# Prompt
Look below for the line with "Полина, 33 года, Новосибирск". Extract that line and each one after it through the last, word for word.

(Collected data entries)
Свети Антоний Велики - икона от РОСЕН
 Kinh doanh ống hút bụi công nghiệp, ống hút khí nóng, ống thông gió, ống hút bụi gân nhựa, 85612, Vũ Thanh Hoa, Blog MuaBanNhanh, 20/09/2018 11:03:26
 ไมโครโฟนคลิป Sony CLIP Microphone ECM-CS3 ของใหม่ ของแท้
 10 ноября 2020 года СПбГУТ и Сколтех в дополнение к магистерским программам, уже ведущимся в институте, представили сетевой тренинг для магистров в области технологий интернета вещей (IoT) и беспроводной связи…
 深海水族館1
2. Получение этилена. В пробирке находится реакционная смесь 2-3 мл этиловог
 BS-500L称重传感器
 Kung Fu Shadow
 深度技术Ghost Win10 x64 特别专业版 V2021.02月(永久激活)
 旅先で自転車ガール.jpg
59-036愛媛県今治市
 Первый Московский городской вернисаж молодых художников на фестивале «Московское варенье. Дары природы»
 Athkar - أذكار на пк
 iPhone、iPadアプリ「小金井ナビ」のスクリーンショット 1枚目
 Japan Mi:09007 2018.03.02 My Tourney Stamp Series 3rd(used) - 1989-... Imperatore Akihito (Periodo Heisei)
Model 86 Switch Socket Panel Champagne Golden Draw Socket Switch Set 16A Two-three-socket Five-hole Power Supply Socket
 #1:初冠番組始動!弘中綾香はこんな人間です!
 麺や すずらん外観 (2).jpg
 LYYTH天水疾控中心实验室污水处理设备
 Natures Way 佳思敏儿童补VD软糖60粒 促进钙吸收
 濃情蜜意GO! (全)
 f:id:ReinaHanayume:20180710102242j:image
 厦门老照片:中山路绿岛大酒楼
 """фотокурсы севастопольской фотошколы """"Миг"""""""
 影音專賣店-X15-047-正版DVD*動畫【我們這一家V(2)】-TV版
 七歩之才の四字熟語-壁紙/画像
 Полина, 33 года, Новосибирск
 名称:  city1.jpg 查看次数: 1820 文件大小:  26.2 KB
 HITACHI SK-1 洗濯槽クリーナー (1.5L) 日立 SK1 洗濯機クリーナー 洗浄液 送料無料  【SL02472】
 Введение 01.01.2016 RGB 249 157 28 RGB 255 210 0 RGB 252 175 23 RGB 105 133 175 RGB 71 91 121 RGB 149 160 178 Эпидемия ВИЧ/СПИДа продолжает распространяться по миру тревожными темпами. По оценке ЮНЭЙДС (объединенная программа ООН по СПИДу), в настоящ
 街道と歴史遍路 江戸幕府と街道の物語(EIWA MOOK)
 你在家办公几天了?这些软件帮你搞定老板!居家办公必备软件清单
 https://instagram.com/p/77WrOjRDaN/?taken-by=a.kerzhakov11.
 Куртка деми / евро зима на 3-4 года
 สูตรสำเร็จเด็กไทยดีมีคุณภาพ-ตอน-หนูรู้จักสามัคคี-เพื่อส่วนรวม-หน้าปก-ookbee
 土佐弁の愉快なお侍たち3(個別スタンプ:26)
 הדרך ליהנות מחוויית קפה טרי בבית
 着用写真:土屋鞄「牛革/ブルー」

# Expected output
 Полина, 33 года, Новосибирск
 名称:  city1.jpg 查看次数: 1820 文件大小:  26.2 KB
 HITACHI SK-1 洗濯槽クリーナー (1.5L) 日立 SK1 洗濯機クリーナー 洗浄液 送料無料  【SL02472】
 Введение 01.01.2016 RGB 249 157 28 RGB 255 210 0 RGB 252 175 23 RGB 105 133 175 RGB 71 91 121 RGB 149 160 178 Эпидемия ВИЧ/СПИДа продолжает распространяться по миру тревожными темпами. По оценке ЮНЭЙДС (объединенная программа ООН по СПИДу), в настоящ
 街道と歴史遍路 江戸幕府と街道の物語(EIWA MOOK)
 你在家办公几天了?这些软件帮你搞定老板!居家办公必备软件清单
 https://instagram.com/p/77WrOjRDaN/?taken-by=a.kerzhakov11.
 Куртка деми / евро зима на 3-4 года
 สูตรสำเร็จเด็กไทยดีมีคุณภาพ-ตอน-หนูรู้จักสามัคคี-เพื่อส่วนรวม-หน้าปก-ookbee
 土佐弁の愉快なお侍たち3(個別スタンプ:26)
 הדרך ליהנות מחוויית קפה טרי בבית
 着用写真:土屋鞄「牛革/ブルー」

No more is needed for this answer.